AK Parti Samsun İl Kadın Kolları Başkanı Rabia Bay Keser, kadına yönelik şiddetin dünyada ve Türkiye'de eğitim, ekonomik durum, yaş ve yaşadığı çevreye bakmaksızın tüm kadınların ve dolaylı olarak toplumun etkilendiği bir durum olduğunu söyledi.
"25 Kasım Kadına Yönelik Şiddete Karşı Uluslararası Mücadele Günü" dolayısıyla AK Parti Samsun İl Kadın Kolları üyeleri Cumhuriyet Meydanı'nda basın açıklaması yaptı. AK Parti Samsun İl Kadın Kolları Başkanı Rabia Bay Keser yaptığı basın açıklamasında, "Doğuştan farklı özelliklerle dünyaya gelmiş olmamıza rağmen eşit olduğumuz tek konunun insan haklarımız olduğunun farkına vardığımızda; başta şiddet olmak üzere pek çok problemimizi çözebiliriz. Hak ve adalet gibi özümüzde bulunan değerler toplum tarafından güvence altına alındığında bizler şiddete karşı amacımıza ulaşmış olacağız. Kadına yönelik şiddet, cinsiyet ayrımcılığına dayalı bir insan hakları ihlalidir. Kadına yönelik şiddet dünyada ve ülkemizde; eğitim, ekonomik durum, yaş ve yaşadığı çevreye bakmaksızın tüm kadınların ve dolaylı olarak toplumun etkilendiği bir durumdur. Şiddet bir insan hakkı ihlali olması ile birlikte; bireyi, aileyi ve toplumu derinden etkileyen bir hastalıklı ruh halidir. Kadının maddi ve manevi her yönden zarar görmesine ve hayatını insani koşullarda devam ettirememesine neden olur. Toplumun geleceğini oluşturan kadınlar ne yazıktır ki, türlü olumsuzluklarla karşı karşıya gelmektedir. Şiddet toplumun her kesiminde farklı durumlarda meydana gelebilmektedir. Kadına yönelik şiddet, cinsiyete dayanan, kadını inciten, ona zarar veren, fiziksel, cinsel, ruhsal hasarla sonuçlanma olasılığı bulunan, toplum içerisinde ya da özel yaşamında ona baskı uygulanması ve özgürlüklerinin keyfi olarak kısıtlanmasına neden olan her türlü davranıştır" dedi.

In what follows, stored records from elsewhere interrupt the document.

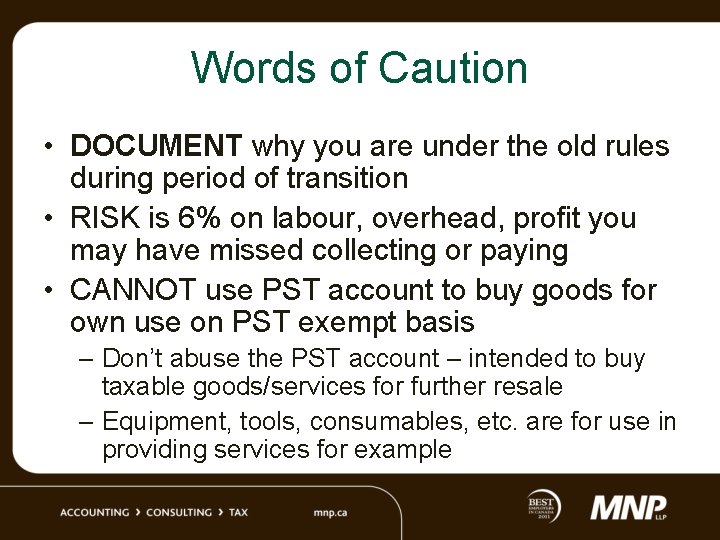 Words of Caution • DOCUMENT why you are under the old rules during period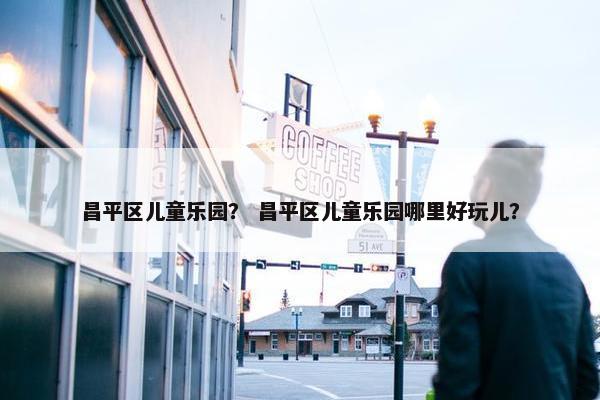 昌平区儿童乐园？ 昌平区儿童乐园哪里好玩儿？
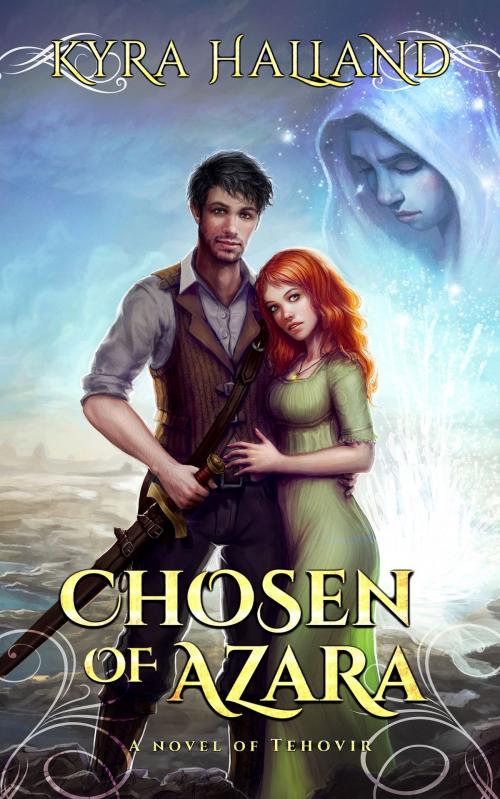 Cover of the book Chosen of Azara by Kyra Halland, Kyra Halland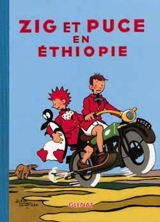 Zig et Puce. Vol. 16. Zig et Puce en Ethiopie - Alain Saint-Ogan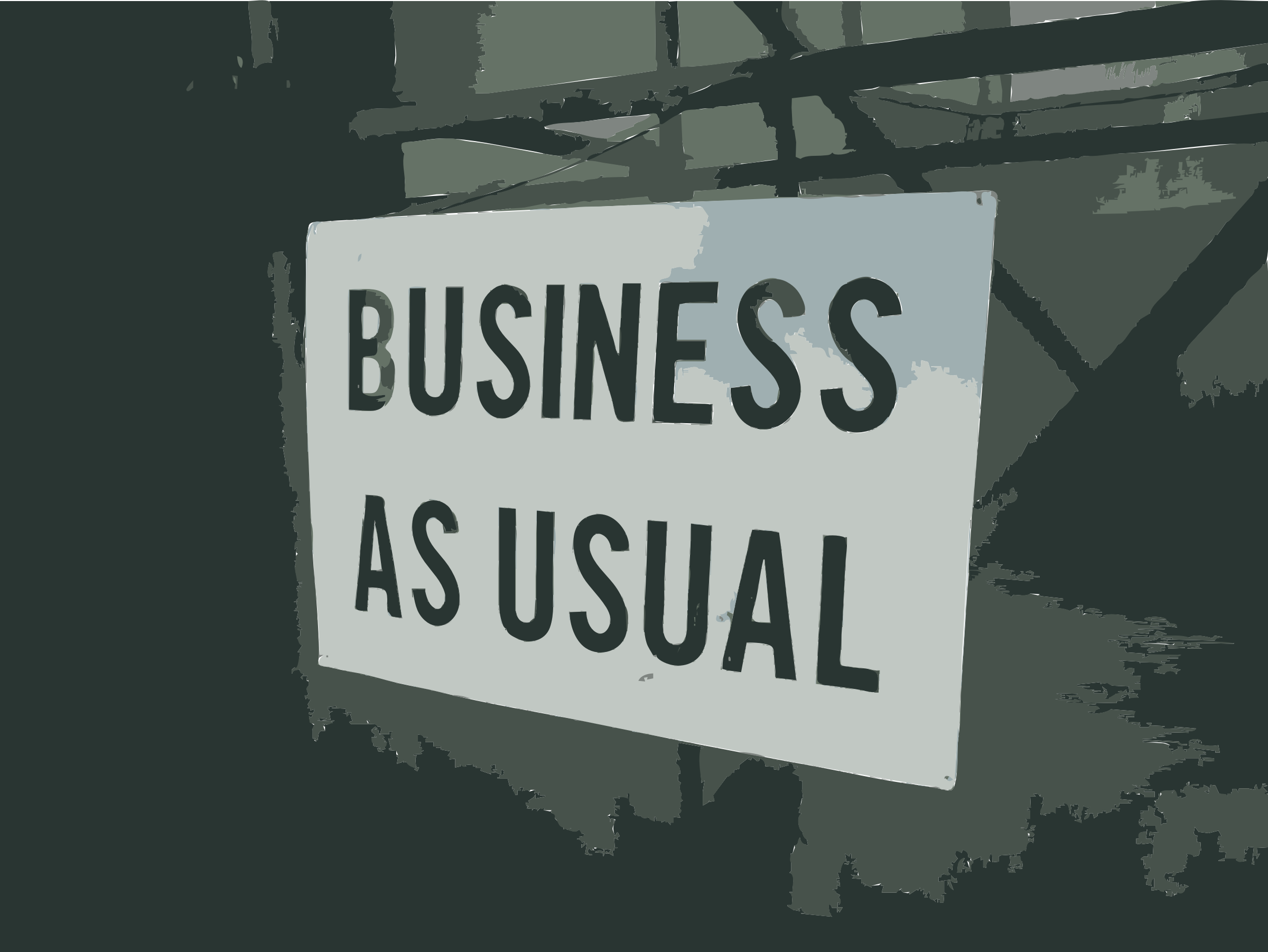 Business as usual. Bau = Business as usual. Business is usual перевод. Screw Business as usual. Business as usual что это означает.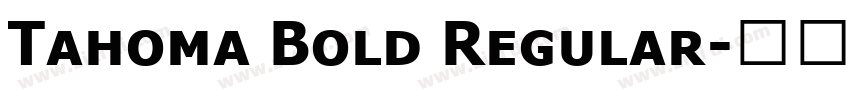 Tahoma Bold Regular字体转换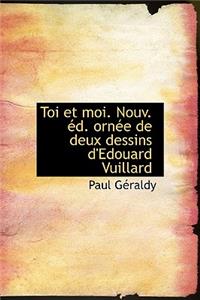 Toi Et Moi. Nouv. D. Orn E de Deux Dessins D'Edouard Vuillard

"Kadın ve şiddet birlikte anılmamalı"
Kadın ve şiddetin birlikte anılmaması gerektiğini vurgulayan Keser, "Öncelikli olarak her çocuğun annesini güçlü görmeye hakkı vardır. Ancak ekranlara yansıyan yüzüyle; şiddet mağduru kadın imajı ile özlenen ve beklenen kadın imajını oluşturmanın mümkün olmadığı düşüncesiyle hareket etmenin vakti gelmiştir. Şiddet bağlamında kadına yönelik şiddetin önlenebilmesi için toplumun her kesimine çeşitli sorumluluklar düşmektedir. Başta aile olmak üzere; devlet kademeleri ve medyanın önemli görevleri bulunmaktadır. Bize düşen görev; pek tabidir ki bu mağduriyetleri ortadan kaldırmak olmalıdır. Ancak bununla beraber iyi örnekleri toplumda yaygınlaştırarak; kadının varlığına yaraşır temsil imkânını gözler önüne sermek asıl amacımız olmalıdır. İyi örneklerin toplumda yaygınlaşmasıyla beraber kötünün kendine yer bulamayacağı bir dünya düşüncesiyle yolumuza devam etmeliyiz. Kadın ve erkek arasında yaşanan şiddetin hiçbir biçimde hoş görülmediği bir toplum oluşturmak bizim elimizde" diye konuştu.